SET EXERCISE A = Reproduce the passage of the customs ruling excerpt running from "However, most of" down to "to the department.", word for word.
SET EXERCISE B = Explain, based on the customs ruling excerpt, why an importer who brings in containers duty-free under Notification No. 104/94 may still have to pay duty on them.
═══ EXCERPT
16 M/s. Vestas in their written submissions as well as during the
course of personal hearing has contended that the documents on record would
substantiate and establish the fact that there was a genuine reason for
delay in re-export of the goods. There was no malafide intention either to
circumvent the provisions of law or to disobey the conditions stipulated
under Notification No.104/1994. The Show Cause Notice has been issued
under the premise that the department has initiated suomoto investigation.
However, most of the disclosure of facts and payment of duty for the
undeclared items were in the nature of voluntary disclosure of information
by them to the department.
16.1 I find that the M/s. Vestas have opted to import duty-free
under Notification No. 104/94 dated 16-3-1994. As per Notification, which
deals with the exemption of containers of durable nature, the assessee can
import containers duty-free by executing a bond as per satisfaction of the
Asst. Collector of the Customs, binds himself to re-export the said
container within six months from the date of importation. However, if he
failed to re-export the container, the importer has to pay duty leviable on
the said container. The contention of the Notification is as under:
“Provided that the importer, by execution of a bond in such form and for such sum as may be specified by the Asst. Collector of Customs binds himself to re-export the said containers within six months from the date of their importation and to furnish documentary evidence thereof to the satisfaction of the said Asst. Collector and to pay the duty leviable thereon in the event of the importer’s failure to do so :”
══════
═══ RECORD EXTRACTS
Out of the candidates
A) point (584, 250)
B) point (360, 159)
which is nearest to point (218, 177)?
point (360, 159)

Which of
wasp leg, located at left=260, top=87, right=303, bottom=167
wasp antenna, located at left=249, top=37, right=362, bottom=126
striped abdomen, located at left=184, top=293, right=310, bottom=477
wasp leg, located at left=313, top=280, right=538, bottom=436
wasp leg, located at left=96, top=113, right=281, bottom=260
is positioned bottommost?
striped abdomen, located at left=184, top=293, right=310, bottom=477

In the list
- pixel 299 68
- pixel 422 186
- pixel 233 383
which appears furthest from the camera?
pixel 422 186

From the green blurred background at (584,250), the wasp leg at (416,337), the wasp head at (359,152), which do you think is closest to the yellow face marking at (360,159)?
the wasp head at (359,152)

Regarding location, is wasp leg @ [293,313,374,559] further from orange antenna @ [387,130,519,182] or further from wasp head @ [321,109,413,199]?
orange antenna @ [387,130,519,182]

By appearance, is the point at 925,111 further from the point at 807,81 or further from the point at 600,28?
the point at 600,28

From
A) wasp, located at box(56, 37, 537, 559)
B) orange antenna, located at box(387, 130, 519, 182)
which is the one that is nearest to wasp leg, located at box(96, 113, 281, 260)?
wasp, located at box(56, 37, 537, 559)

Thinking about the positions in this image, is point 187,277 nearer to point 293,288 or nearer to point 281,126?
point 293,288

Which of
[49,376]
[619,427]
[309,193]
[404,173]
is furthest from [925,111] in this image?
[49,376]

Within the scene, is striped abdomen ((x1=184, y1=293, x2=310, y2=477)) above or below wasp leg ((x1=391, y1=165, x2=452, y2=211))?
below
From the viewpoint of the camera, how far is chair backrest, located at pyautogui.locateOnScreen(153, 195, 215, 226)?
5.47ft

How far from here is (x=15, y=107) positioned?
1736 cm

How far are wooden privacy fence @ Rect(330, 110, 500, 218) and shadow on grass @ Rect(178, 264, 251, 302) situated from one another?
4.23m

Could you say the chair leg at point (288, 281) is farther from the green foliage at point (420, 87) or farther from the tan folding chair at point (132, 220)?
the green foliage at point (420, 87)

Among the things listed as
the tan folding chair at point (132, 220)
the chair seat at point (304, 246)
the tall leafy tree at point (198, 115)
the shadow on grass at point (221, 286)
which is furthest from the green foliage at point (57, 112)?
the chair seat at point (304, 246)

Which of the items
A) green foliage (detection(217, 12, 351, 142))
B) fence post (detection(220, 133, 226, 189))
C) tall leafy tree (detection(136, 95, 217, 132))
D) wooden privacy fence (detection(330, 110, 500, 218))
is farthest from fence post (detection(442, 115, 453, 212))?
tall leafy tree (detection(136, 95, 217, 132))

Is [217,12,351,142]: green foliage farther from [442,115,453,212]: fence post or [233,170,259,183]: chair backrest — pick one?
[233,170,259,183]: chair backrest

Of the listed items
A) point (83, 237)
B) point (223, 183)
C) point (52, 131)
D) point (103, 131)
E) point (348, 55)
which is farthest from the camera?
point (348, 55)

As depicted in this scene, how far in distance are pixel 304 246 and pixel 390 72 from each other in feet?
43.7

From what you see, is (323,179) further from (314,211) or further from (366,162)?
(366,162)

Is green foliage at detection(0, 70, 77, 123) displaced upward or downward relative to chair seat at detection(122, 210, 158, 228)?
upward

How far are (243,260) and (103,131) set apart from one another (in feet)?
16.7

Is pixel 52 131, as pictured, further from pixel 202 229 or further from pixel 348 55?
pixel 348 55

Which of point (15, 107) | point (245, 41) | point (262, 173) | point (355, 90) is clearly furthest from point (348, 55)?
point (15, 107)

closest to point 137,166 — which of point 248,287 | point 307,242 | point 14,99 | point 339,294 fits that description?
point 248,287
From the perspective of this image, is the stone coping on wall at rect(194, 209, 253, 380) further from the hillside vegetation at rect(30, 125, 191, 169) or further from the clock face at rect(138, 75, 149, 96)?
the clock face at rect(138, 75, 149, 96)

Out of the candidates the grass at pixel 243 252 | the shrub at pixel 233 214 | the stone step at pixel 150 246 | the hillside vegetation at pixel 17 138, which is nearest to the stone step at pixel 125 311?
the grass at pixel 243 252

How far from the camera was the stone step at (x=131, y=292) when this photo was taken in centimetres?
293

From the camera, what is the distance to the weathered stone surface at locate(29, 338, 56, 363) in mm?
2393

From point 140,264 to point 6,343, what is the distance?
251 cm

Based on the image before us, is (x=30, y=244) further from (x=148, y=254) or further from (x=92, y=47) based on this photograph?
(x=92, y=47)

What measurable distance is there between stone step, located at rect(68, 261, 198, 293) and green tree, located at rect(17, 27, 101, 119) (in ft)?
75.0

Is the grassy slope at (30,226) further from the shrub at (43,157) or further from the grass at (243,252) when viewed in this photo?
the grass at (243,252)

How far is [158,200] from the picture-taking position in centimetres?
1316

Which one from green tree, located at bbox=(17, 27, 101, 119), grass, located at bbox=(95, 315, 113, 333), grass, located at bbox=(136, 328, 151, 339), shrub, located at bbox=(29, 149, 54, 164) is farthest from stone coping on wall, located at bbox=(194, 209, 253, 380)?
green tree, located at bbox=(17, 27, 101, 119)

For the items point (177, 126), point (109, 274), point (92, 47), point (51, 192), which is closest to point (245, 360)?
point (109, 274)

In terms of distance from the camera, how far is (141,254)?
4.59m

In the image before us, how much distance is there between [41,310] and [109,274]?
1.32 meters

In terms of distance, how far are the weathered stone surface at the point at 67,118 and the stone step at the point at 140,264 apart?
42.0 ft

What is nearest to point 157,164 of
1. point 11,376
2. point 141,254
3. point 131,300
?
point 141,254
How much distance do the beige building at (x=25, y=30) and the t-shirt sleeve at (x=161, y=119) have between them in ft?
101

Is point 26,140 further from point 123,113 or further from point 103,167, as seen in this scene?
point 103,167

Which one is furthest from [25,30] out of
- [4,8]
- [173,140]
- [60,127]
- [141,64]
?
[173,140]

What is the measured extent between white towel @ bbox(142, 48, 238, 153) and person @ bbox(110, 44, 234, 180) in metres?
══════
EXERCISE ANSWER A =
However, most of the disclosure of facts and payment of duty for the
undeclared items were in the nature of voluntary disclosure of information
by them to the department.

EXERCISE ANSWER B = The duty-free import depends on a bond in which the importer commits to re-export the containers within six months of importation. The importer must also furnish documentary evidence of that re-export to the satisfaction of the Asst. Collector of Customs. If the importer fails to re-export the containers, the bond requires payment of the duty leviable on them.